Joe Williams, endowed brewer

PHOTO BY EVAN DURAN

Learn more about UC Davis’ brewing at https://extension.ucdavis.edu/areas-study/brewing.
Joe Williams customized hot rods for 15 years. Then the recession hit, everyone’s “disposable income dried up,” and his business shuttered. A college-dropout, he found his calling while listening to a podcast featuring Charlie Bamforth, UC Davis’ world-renowned “Pope of Foam,” who was discussing his research on brewing beer. Inspired, Williams cleaned up his transcripts at community college, enrolled at Davis to study brewing and obtained a master’s degree. Now, thanks to a $2 million grant by Sierra Nevada Brewing Co., he’s an endowed brewer, tasked with analyzing the suds that get you drunk.
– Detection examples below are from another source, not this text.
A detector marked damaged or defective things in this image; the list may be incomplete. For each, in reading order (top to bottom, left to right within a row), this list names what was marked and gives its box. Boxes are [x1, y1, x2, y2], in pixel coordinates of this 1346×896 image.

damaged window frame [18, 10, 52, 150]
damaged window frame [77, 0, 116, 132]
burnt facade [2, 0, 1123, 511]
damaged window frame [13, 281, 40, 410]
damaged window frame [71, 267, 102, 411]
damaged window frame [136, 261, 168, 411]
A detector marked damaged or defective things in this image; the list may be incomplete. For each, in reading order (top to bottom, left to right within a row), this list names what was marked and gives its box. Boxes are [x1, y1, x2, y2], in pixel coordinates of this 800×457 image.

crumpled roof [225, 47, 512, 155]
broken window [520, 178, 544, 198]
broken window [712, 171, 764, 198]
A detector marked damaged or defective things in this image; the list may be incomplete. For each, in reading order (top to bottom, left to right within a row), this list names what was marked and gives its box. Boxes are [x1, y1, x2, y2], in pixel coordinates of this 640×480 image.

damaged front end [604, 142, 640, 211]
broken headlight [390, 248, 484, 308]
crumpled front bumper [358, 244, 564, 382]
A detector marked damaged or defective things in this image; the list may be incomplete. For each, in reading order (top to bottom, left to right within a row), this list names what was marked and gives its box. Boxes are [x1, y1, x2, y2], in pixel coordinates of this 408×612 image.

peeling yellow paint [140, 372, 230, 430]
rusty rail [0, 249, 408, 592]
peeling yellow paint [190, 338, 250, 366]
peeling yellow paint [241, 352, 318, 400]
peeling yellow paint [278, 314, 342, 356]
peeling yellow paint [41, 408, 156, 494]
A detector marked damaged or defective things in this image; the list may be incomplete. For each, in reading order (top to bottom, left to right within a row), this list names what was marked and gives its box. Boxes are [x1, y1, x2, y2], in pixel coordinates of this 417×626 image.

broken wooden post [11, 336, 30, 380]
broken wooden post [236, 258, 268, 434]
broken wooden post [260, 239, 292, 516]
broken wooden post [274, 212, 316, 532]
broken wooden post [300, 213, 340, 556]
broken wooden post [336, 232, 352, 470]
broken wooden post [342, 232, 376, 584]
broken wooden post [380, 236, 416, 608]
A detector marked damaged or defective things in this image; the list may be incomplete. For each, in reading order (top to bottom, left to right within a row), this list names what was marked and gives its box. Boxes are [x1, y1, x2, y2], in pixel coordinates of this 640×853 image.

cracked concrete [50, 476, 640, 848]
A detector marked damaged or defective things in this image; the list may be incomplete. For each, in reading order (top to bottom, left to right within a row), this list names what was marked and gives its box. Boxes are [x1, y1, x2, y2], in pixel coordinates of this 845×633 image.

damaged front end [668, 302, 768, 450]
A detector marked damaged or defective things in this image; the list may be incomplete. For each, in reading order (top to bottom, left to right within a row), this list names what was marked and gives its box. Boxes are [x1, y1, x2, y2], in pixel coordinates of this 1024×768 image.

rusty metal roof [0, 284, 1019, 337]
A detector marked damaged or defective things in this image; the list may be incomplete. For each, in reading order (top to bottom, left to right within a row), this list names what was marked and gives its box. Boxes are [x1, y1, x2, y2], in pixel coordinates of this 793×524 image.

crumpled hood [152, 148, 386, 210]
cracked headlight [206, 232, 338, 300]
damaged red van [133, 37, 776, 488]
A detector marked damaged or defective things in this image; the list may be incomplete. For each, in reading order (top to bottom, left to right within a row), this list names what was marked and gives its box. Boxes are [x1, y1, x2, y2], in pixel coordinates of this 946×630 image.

When did you start brewing beer?

2008-ish. I got into brewing beer at home and really enjoyed it. It’s one of those things that encompasses all of my interests in science, fabrication, history. Any time I want to look at something new, it comes back to beer.

How long have you been growing your beard?

Oh God, I don’t know. My daughter is 10 and she’s never seen me without a beard.

So you had it before you became a brewer, but are beards a thing with brewers?

It turns out it is. I didn’t quite realize when this all happened. But everyone was like, “Oh, he looks like a brewer.” You go to a brewing convention and most people are wearing flannel and beards. We didn’t coordinate. We promise we didn’t.

The flannel does bring a kind of versatile warmth …

Right. You get a little water on it, you don’t feel it right away. It’s kind of absorbent. There’s some logic to it.

Is your campus brewery different from a commercial brewery?

I can do everything that a commercial brewery can do. Well, most things, but we do it on a much smaller scale. Our brewhouse does about 46-47 gallons’ worth of beer. It’s probably one of the most advanced small-scale breweries in the world. I look at the analytics a little more, the numbers behind what’s going on. We pride ourselves on being able to produce consistent beers. If we’re looking at a variable (in quality), we can tell whether it’s from the process or the material or whatever.

Is brewing more complicated than people think?

Oh, absolutely. We’re right next to our research winery on campus. And not knocking wine—I drink a fair amount of wine—but when you look at wine, it’s two raw materials: grapes and yeast. In beer, we can talk grain, malted barley is what we use, then we add in hops, and that’s another agricultural product that varies seasonally. People tend to think of it as the lazy man’s beverage, and it’s much more than that.

How much is there to learn?

It can be as simple or complicated as you want it to be. I know people who have gotten their Ph.D.s studying one little aspect of dry hopping. It’s fascinating. It’s incredible. Beer’s wonderful.

How does the academic climate of Davis contribute to your studying?

We’re in the food science department. I get chills driving down 80, going, “I get to go to work there today.” It’s incredible. I don’t pretend to be an expert on all things. I have a number of weaknesses, and the great thing about the university system is areas that I’m weak in, the person next door to me in the lab is probably an expert.

Do anything with local ingredients?

I wish we did. But there’s only so many hours in the day. And it really is just Charlie and I doing the brunt of the work. I’d love to have a hop field. We’ve got that great vineyard right next to us. I’d love to have a hop plot somewhere, someday.

How’s the momentum in NorCal surrounding the beer scene?

Northern California, with Sierra Nevada, has always been a hub of the craft beer resurgence. It’s really easy to pull on 15, 20 different people and get a really good feel for what the industry’s doing. It’s very brotherly and sisterly. I don’t know what it is that attracts the mellow people (to brewing), but they seem to be low ego.

What type of beers are you working on?

We have undergraduates coming to the end of their winter quarter. It’s quite a bit of fun. We’ve got someone making an altbier, someone making an IPA, a hefeweizen, a Saison, all over the spectrum. They’re just finishing up their last brews and getting them ready for our in-house competition. We get industry brewers to come in and act as judges and they critique the beers. The winning beer gets brewed at Sudwerk [Brewing Co.] locally, scaled up on their small 15-barrel system, and gets released to market.

What is your favorite style of beer?

I tend to like a hoppy pilsner or a hoppy pale ale. I like them on the lighter color end. Beer is my job. But I still want to have a beer at the end of the day. And I don’t want to think about what the brewer was thinking when they made it. I don’t want to overanalyze it. I just want a beer.